___ 読解文

除染なら高くつくでしょうが、あんな測定で
コストになるもんか!と。
陸前高田の松の送り火では判断が
つきませんでした。
やはりだめなんですね。
それから女川町は石巻ブロックですよ。
石巻はがれきが大量にあるんですが
埋め立て利用も多いんだそうです。
女川町はがれきは少ない。
そんなに邪魔になってるか信じがたいです。
がれき置き場も自治体ごとでなくても
いいだろうと。
置かせる方は国からお金をもらえばいいし。
Commented by papillon9999 at 2012-05-06 23:04
おお,貴重なコメ,どうもありがとうございます。女川町長は「早く何とかしてくれえ!」と叫んでいる,例のあの人ですよね(^o^)/

がれき置き場の問題もそういうアイデアがありましたねえ。それ戴きます(^o^)/
Commented by 磐梯朝日国立公園 at 2012-05-07 22:51 x
パピヨンさま、仮設焼却炉の処理で、
広域処理分が2.8月分となっているのは
4.8月分の間違いでは?

______

やってみよう:
上の読解文を、一字一句変えずに全文書き写してもらえますか？

___ 提供資料

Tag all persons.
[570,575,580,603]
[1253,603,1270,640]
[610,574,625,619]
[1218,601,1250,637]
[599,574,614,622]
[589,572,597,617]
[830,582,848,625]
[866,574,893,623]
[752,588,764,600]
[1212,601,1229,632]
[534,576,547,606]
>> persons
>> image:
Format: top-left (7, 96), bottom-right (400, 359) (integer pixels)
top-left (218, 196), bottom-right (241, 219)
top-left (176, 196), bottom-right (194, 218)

______
___ 提供資料

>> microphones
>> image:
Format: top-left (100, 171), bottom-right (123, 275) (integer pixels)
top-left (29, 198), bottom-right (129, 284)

______

課題の結果:
除染なら高くつくでしょうが、あんな測定で
コストになるもんか!と。
陸前高田の松の送り火では判断が
つきませんでした。
やはりだめなんですね。
それから女川町は石巻ブロックですよ。
石巻はがれきが大量にあるんですが
埋め立て利用も多いんだそうです。
女川町はがれきは少ない。
そんなに邪魔になってるか信じがたいです。
がれき置き場も自治体ごとでなくても
いいだろうと。
置かせる方は国からお金をもらえばいいし。
Commented by papillon9999 at 2012-05-06 23:04
おお,貴重なコメ,どうもありがとうございます。女川町長は「早く何とかしてくれえ!」と叫んでいる,例のあの人ですよね(^o^)/

がれき置き場の問題もそういうアイデアがありましたねえ。それ戴きます(^o^)/
Commented by 磐梯朝日国立公園 at 2012-05-07 22:51 x
パピヨンさま、仮設焼却炉の処理で、
広域処理分が2.8月分となっているのは
4.8月分の間違いでは?